Well there are other ways to block double joiners other than blocking the IP. 

For one email addresses, name, etc.. etc.. You can uses the entire profile to your advantage. Not just the IP.

Or you could imbed some sort of extra code for the multi Users, like for example on a IRC server they have Services set up to remember your Ident

So being able to block people that want to just be lame is always easy. You have alot to your advantage here


----------



## khmeresco (Nov 27, 2002)

thats true, but like most of us we have multiple email addresses, or could easily create another one, as for name, and other contact info, that can be fabricated with the slip of a key

but i do agree with you that we need to get rid of lamerz, unfortunately if someone is determined to lame, theyre going to.


----------



## Dranzer (Nov 27, 2002)

Oh yea I know that, But I mean this is their Homecourt you know. They really do have other advantages to stop people. 

If the mod's and Admins want I can do some research for you guys. On multiple ways on how to block people without, Blocking the Good members


----------



## KiVan (Nov 27, 2002)

i dont think that making multiple accounts can be so useful .. except for lamers...

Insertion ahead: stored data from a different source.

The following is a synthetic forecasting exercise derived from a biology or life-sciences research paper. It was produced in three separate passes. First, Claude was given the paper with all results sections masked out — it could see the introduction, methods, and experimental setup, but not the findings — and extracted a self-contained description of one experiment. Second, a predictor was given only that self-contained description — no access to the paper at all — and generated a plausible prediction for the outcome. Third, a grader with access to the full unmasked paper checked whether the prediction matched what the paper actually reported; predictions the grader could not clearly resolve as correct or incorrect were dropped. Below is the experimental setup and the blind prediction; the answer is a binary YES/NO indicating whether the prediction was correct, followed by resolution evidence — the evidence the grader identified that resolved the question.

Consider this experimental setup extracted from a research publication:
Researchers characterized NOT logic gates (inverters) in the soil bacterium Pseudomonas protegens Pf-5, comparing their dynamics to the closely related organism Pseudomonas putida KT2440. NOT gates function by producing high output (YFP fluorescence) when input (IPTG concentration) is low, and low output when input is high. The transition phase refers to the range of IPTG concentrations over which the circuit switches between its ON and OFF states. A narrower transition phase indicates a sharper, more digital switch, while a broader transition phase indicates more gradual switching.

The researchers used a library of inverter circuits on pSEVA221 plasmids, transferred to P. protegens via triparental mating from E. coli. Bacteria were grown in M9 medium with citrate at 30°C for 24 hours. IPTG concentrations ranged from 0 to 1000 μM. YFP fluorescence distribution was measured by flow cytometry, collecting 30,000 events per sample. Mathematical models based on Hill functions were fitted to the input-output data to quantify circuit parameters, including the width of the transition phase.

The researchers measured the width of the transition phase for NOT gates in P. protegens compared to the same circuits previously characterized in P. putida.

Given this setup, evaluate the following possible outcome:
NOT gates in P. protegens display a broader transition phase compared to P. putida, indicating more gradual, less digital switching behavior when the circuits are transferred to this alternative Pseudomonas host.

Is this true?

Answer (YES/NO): NO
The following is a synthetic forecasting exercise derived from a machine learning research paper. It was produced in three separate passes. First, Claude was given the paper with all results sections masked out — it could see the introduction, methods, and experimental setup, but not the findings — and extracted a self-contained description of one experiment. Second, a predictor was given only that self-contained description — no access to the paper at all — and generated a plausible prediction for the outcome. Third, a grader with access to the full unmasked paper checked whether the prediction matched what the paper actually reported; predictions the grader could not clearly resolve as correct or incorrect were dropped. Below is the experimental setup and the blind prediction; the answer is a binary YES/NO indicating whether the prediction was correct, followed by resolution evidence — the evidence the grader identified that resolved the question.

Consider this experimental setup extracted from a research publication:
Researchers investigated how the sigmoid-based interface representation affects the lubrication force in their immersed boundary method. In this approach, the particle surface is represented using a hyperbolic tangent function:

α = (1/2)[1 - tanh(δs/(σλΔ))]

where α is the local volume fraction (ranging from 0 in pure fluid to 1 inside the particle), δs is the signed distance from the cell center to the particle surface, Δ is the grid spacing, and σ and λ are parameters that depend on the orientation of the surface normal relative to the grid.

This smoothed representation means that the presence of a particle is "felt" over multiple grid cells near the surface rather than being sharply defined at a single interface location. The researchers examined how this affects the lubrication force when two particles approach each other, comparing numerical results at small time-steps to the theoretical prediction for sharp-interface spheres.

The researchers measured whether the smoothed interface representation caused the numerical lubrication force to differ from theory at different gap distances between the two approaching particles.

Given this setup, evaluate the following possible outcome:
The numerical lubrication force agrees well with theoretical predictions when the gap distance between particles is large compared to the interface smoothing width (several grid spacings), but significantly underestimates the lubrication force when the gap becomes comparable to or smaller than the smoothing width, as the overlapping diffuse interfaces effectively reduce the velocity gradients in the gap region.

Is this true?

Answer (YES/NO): NO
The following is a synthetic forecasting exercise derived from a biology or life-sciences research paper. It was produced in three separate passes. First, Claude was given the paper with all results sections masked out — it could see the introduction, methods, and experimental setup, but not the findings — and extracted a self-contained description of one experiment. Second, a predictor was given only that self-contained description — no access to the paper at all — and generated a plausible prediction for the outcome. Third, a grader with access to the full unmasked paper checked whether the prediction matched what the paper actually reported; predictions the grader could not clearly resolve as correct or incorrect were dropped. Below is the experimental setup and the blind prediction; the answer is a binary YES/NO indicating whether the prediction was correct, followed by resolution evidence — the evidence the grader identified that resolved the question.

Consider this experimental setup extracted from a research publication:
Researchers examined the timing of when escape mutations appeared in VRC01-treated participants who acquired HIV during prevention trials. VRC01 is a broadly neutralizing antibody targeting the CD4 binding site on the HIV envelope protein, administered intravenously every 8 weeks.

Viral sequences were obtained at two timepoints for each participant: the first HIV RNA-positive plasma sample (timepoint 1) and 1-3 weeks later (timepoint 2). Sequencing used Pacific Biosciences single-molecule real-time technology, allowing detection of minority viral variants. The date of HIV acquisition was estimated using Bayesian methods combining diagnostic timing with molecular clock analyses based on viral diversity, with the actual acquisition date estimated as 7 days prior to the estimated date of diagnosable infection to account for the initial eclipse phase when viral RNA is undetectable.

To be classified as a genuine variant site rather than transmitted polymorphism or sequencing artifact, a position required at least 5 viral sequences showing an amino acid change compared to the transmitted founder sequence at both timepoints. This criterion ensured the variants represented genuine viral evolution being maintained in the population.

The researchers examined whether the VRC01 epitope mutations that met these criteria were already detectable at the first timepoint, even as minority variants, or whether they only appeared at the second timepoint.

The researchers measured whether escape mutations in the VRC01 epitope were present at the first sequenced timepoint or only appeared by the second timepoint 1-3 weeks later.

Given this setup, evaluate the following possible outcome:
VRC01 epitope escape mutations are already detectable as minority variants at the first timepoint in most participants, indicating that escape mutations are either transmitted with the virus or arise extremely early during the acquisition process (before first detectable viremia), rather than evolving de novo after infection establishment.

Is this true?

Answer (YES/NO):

i will take care of lamers with my hands


----------



## G.O.D (Nov 27, 2002)

cool


----------



## Dranzer (Nov 27, 2002)

QUOTE(KiVan @ Nov 27 2002 said:


> i dont think that making multiple accounts can be so useful .. except for lamers...
> 
> i will take care of lamers with my handsÂ


True, I know someone right now who has by passed your Ban KiVan 

TargetWing is back and with a new name.. 

T.A something or other.  

So as you see he found a way to get around it.


----------



## jEEb (Nov 28, 2002)

Yea most of the time i am at school when my teacher is not looking and i use diff. comps in school, also at home i have 2 comp, i use diff. one by the mood im in, fast when im mad, slow when im happy.

O and theres this script that lets u change ips, my friend gave me one, i dont know how to use it tho.

and this person at counterstrkie got banned and he got in again because he changed his ip number, just thougt u might wanna know


----------



## Dranzer (Nov 28, 2002)

That works only with dynamic Ip's you cant change a static unless you call your ISP and ask for a new one

Oh and the CS ban. thats easy he changed his cd key. Counter-Strike servers ban by wonid not IP


----------



## janer (Nov 28, 2002)

kivan u will do the right thing...

as they said in PUBLIC ENEMY
"TERMINATOR X,SPEAKS WITH HIS HANDS"


----------



## killahbuzz (Nov 28, 2002)

using a proxy server for a different ip is way to easy if someone wanted to be lame (or if you wanted to play some sweet korean game that will only let you on their servers if you have a korean ip addy)

cookies are easily manipulated

email addies are...well the worst way to try to regulate. get a free site with email handler and you truely have unlimited addies

There is no tru way to keep them out short of not letting any more users join and purging the ranks of the taint or charging to join (and with annoying rich brats that don't even work.)


----------



## Angelical_1 (Nov 28, 2002)

Users evading bans... hmmm ... at the end of the day, even with every precaution taken into consideration it is impossible to ban someone with garentee.

If they are desperate enough to want to rejoin and persist in their ways they will get banned and banned again.

If however they can conform to not disrupting or being affensive within the forum then their presence isn't of much concern.

Catch 22

Regards Angelical_1


----------



## Arty88 (Dec 1, 2002)

Why don't kick 'em out when we find double users???
It's easy to do, isn't it?
I only need 1 username, why do they need 2 then???
I don't get it, they are just egoistic i think


----------



## fluffykiwi (Dec 9, 2002)

I cant see the harm in having two accounts, or what the benefit is that they gain.
What problems does it cause?
If one user gets kicked I'm sure it wouldnt be too long before the other account is kicked or they learn to behave.


----------